Una espesa niebla se aferraba al suelo, flotando como el aliento contenido del mundo.

No había cantos de pájaros, ni rayos de sol atravesando la niebla mortal que perpetuamente envolvía la ciudad.

Pero para Sofía, este era su hogar, un lugar donde el silencio no era una amenaza, sino una señal de preparación.

Ella estaba de pie en el balcón de la torre occidental, vistiendo una capa de combate gris con el emblema de Nocture en su hombro.

Detrás de ella, el estandarte de la ciudad ondeaba suavemente en el viento húmedo.

Abajo, el campo de entrenamiento estaba lleno de soldados no-muertos realizando simulaciones de combate.

No había gritos.

Ni órdenes severas.

Solo movimientos perfectamente coordinados y silenciosos.

Esa era la fuerza del ejército de Sylvia: muerte disciplinada.

Zark se acercó desde el lado izquierdo del balcón, llevando dos pergaminos y un gran mapa recién redibujado.

El hombre medio no-muerto hizo una reverencia respetuosa antes de hablar.

—Señora Sofía, hemos recibido informes del equipo de exploración oriental.

Han detectado movimiento de una flota ligera procedente del norte.

No del ejército central sino de un grupo independiente.

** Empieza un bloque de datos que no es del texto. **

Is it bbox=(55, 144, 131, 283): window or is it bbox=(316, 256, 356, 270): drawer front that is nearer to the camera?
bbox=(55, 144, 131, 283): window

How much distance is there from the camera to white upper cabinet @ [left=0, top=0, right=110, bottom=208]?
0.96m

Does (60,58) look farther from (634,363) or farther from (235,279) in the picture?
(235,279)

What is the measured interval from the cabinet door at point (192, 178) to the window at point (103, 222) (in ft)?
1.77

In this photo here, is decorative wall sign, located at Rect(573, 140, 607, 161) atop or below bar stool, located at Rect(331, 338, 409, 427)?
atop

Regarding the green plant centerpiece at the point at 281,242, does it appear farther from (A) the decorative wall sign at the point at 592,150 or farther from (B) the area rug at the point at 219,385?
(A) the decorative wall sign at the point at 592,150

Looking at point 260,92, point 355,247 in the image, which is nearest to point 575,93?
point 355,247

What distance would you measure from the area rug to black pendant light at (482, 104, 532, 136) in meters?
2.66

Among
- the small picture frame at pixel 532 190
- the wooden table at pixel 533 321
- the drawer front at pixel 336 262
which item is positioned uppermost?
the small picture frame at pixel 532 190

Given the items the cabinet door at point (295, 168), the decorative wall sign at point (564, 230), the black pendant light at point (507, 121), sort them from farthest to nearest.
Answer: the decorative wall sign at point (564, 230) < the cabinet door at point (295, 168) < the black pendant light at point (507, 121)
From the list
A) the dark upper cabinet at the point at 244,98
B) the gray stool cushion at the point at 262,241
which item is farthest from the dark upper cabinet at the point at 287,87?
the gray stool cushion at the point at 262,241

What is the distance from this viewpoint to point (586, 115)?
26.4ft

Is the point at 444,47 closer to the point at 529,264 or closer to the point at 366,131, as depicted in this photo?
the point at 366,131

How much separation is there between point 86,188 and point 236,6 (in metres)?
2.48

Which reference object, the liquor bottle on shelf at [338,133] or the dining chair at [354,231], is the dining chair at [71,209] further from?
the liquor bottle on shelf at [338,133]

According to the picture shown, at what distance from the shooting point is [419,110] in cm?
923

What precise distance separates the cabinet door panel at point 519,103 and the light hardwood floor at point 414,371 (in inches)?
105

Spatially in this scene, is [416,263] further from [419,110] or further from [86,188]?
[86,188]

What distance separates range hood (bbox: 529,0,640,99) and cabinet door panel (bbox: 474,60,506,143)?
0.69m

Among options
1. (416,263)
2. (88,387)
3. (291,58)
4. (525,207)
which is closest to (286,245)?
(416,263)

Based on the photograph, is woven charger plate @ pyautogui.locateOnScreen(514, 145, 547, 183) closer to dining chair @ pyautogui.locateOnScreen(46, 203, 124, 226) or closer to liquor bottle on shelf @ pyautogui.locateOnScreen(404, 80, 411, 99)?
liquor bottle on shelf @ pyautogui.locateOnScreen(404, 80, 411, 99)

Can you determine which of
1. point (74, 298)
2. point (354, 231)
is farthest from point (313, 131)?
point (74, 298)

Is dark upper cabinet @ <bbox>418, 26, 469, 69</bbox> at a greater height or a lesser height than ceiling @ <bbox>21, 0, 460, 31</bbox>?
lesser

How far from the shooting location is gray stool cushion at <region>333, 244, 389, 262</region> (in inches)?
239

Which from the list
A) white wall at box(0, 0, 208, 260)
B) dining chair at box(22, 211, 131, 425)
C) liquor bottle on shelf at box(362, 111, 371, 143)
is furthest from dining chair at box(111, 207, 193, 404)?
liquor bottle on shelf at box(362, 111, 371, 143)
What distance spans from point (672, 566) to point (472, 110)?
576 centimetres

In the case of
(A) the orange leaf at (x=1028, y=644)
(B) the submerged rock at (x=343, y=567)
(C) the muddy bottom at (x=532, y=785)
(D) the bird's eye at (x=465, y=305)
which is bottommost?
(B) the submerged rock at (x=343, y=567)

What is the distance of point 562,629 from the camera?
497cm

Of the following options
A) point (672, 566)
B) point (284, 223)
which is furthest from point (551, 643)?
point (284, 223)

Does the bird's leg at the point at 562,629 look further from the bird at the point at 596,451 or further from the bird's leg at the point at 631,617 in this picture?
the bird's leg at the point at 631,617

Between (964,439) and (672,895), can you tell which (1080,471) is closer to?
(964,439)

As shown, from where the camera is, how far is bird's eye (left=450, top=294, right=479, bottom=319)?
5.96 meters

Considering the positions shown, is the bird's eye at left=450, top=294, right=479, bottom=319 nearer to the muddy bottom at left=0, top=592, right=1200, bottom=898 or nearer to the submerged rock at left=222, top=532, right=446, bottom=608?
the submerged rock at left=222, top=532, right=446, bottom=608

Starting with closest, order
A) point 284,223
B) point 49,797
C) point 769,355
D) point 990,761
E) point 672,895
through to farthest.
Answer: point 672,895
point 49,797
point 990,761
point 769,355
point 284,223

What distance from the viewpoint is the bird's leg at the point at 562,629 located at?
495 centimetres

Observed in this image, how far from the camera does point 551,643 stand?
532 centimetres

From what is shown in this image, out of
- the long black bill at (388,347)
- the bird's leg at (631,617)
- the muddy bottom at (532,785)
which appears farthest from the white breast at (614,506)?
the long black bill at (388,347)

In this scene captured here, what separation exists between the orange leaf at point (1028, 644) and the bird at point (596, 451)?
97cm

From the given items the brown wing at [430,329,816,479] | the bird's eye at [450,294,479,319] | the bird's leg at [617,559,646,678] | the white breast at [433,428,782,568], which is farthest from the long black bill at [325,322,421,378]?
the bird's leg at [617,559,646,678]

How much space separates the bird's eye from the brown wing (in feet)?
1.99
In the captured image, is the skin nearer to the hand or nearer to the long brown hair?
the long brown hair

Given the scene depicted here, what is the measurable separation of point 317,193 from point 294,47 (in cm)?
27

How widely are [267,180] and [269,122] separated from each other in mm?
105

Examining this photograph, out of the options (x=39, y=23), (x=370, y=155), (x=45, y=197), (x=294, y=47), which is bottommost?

Probablemente mercenarios.

Sofía tomó el informe y lo examinó rápidamente.

—¿Alguna insignia o emblema conocido?

—Ninguno aún —respondió Zark con prontitud—.

Pero sus números son pequeños.

Posiblemente una unidad de prueba o reconocimiento de alto nivel.

Si actúan agresivamente, podemos eliminarlos antes de que informen.

Sofía asintió, luego enrolló el informe.

—Envía un escuadrón de hostigadores.

Pero no entablen combate directo.

Prueben sus defensas primero.

Necesitamos saber quién los contrató.

—La orden será ejecutada de inmediato —dijo Zark mientras retrocedía.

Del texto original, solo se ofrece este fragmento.